-- Start of Exercise material --

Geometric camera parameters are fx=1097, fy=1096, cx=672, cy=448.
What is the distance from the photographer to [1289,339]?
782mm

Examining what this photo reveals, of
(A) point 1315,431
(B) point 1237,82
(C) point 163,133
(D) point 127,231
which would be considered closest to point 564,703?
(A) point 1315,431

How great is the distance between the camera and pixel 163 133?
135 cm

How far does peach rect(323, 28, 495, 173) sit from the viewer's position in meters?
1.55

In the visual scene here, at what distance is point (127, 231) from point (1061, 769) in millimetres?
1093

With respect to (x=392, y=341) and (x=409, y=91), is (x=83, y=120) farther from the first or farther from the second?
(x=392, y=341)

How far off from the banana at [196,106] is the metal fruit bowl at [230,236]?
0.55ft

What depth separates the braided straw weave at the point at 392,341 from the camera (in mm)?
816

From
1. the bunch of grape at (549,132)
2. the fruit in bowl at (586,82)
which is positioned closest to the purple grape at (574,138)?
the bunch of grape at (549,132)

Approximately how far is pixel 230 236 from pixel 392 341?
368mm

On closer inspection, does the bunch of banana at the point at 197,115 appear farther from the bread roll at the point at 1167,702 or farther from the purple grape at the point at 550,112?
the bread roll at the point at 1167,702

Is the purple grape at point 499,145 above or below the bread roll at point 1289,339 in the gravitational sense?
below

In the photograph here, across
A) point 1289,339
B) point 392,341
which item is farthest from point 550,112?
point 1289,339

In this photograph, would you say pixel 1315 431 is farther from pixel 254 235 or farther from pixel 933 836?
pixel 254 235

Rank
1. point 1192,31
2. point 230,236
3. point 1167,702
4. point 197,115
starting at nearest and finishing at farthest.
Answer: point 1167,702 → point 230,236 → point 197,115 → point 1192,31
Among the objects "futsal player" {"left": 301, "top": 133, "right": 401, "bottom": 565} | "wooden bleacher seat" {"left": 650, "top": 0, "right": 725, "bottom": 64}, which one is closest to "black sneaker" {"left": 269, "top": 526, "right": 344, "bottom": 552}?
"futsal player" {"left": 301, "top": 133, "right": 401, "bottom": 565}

-- End of Exercise material --

§ **Your instructions**
Could you copy every one of the entries above word for word, keeping each line unchanged?

§ **Expected answer**
Geometric camera parameters are fx=1097, fy=1096, cx=672, cy=448.
What is the distance from the photographer to [1289,339]?
782mm

Examining what this photo reveals, of
(A) point 1315,431
(B) point 1237,82
(C) point 163,133
(D) point 127,231
which would be considered closest to point 564,703?
(A) point 1315,431

How great is the distance between the camera and pixel 163 133?
135 cm

How far does peach rect(323, 28, 495, 173) sit from the viewer's position in meters?
1.55

In the visual scene here, at what distance is point (127, 231) from point (1061, 769) in millimetres?
1093

With respect to (x=392, y=341) and (x=409, y=91), is (x=83, y=120) farther from the first or farther from the second?
(x=392, y=341)

How far off from the banana at [196,106] is the metal fruit bowl at [230,236]?
0.55ft

What depth separates the braided straw weave at the point at 392,341 from the camera (in mm)?
816

From
1. the bunch of grape at (549,132)
2. the fruit in bowl at (586,82)
which is positioned closest to the purple grape at (574,138)?
the bunch of grape at (549,132)

Approximately how far is pixel 230 236 from pixel 392 341?
368mm

On closer inspection, does the bunch of banana at the point at 197,115 appear farther from the bread roll at the point at 1167,702 or farther from the purple grape at the point at 550,112?
the bread roll at the point at 1167,702

Is the purple grape at point 499,145 above or below the bread roll at point 1289,339 in the gravitational sense?
below

In the photograph here, across
A) point 1289,339
B) point 392,341
which item is farthest from point 550,112?
point 1289,339

In this photograph, would you say pixel 1315 431 is farther from pixel 254 235 or farther from pixel 933 836?
pixel 254 235

Rank
1. point 1192,31
2. point 230,236
3. point 1167,702
4. point 197,115
starting at nearest and finishing at farthest.
Answer: point 1167,702 → point 230,236 → point 197,115 → point 1192,31
Among the objects "futsal player" {"left": 301, "top": 133, "right": 401, "bottom": 565} | "wooden bleacher seat" {"left": 650, "top": 0, "right": 725, "bottom": 64}, which one is closest to "black sneaker" {"left": 269, "top": 526, "right": 344, "bottom": 552}?
"futsal player" {"left": 301, "top": 133, "right": 401, "bottom": 565}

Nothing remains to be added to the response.